Manufacturing in America: US Set for a 'Manufacturing Renaissance'
The Boston Consulting Group says U.S.-China wage gap is narrowing rapidly.
May 13, 2011 -- In the next five years, the U.S. will experience a "manufacturing renaissance," according to a new analysis.
As wages in China increase, flexible work rules and government incentives in the U.S. will make America one of the cheapest places to manufacture goods in the developed world, the Boston Consulting Group (BCG) analysis suggests.
"If the trend plays out, I think you'll see manufacturing growing and expanding in the U.S.," said Michael Zinser, one of the authors of BCG's analysis on manufacturing. "What we're expecting is that companies will step back and rethink their networks, rethink their supply chains."

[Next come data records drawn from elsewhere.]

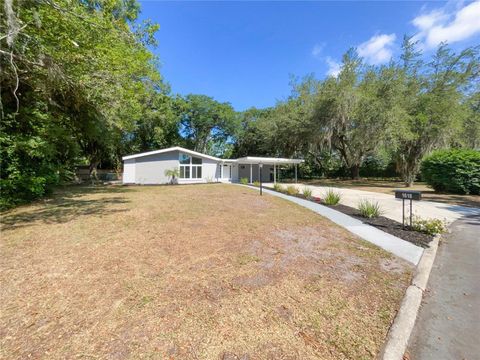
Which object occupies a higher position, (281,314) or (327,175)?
(327,175)

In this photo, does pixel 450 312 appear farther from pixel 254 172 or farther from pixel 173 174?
pixel 254 172

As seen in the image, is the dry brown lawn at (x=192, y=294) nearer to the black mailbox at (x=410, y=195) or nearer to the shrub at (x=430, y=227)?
the black mailbox at (x=410, y=195)

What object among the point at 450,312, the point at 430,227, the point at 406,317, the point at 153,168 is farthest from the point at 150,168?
the point at 450,312

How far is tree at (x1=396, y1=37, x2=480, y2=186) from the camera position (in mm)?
15812

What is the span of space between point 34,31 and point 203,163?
15871 mm

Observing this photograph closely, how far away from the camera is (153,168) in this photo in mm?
19250

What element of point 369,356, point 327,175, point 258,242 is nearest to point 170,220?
point 258,242

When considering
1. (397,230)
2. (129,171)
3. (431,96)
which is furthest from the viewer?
(129,171)

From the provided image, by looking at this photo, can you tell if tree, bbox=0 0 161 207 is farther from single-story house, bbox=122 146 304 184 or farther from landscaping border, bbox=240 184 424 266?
single-story house, bbox=122 146 304 184

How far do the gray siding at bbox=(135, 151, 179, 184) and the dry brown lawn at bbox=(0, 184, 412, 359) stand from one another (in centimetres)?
1424

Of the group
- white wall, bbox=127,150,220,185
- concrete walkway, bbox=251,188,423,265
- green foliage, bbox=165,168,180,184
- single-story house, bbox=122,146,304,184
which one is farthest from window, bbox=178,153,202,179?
concrete walkway, bbox=251,188,423,265

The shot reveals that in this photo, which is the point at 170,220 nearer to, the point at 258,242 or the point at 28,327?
the point at 258,242

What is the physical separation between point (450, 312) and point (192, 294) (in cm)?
303

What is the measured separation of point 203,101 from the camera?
29.5m
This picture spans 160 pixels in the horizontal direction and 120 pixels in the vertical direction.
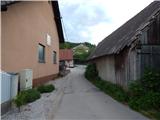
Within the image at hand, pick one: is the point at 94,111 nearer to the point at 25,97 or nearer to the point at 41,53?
the point at 25,97

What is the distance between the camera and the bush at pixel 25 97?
9.52 meters

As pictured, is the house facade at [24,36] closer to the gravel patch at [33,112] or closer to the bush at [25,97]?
the bush at [25,97]

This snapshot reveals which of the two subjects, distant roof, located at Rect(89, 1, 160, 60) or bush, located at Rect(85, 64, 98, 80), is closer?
distant roof, located at Rect(89, 1, 160, 60)

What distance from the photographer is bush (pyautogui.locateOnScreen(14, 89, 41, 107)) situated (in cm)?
952

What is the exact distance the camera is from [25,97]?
10.8 meters

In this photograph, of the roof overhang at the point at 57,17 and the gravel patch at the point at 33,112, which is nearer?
the gravel patch at the point at 33,112

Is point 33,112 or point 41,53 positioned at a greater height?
point 41,53

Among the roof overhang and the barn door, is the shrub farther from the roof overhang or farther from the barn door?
the roof overhang

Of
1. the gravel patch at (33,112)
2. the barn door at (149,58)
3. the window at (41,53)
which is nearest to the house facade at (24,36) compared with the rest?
the window at (41,53)

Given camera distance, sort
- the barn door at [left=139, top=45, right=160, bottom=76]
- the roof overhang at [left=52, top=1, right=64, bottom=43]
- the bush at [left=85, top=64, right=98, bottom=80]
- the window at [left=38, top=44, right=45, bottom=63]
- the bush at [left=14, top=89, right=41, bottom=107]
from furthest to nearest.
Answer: the bush at [left=85, top=64, right=98, bottom=80], the roof overhang at [left=52, top=1, right=64, bottom=43], the window at [left=38, top=44, right=45, bottom=63], the barn door at [left=139, top=45, right=160, bottom=76], the bush at [left=14, top=89, right=41, bottom=107]

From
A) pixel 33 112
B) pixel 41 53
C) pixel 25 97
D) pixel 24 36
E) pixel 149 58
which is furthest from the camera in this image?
pixel 41 53

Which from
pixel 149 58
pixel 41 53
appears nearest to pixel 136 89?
pixel 149 58

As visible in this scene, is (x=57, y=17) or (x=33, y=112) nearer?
(x=33, y=112)

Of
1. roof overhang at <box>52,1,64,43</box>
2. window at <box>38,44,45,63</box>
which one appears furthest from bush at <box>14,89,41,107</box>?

Chinese wage rates likely will continue to grow by 15 to 20 percent year over year, Zinser said. When the increase in wages is combined with the increasing value of the yuan, the wage gap between the U.S. and China is narrowing rapidly.
"China is no longer expected to be the default low-cost manufacturing location for those companies who are looking to supply the U.S. market," Zinser told ABC News. "What we would expect to see is a convergence in terms of the wage rates to what we're seeing in the U.S. today."
Harold Sirkin, lead author of the analysis on manufacturing, expects the convergence to occur "by around 2015."
"As a result of the changing economics, you're going to see a lot more products 'Made in the USA' in the next five years," said Sirkin.
Romain Wacziarg, an economics professor at the University of California, Los Angeles, sees other factors involved.
"I agree that it's possible that manufacturing will come back, but I don't think it's due to rising costs in China," he said. "I think it's due more to the depreciation of the dollar ... not that wage costs are rising in China and not the U.S."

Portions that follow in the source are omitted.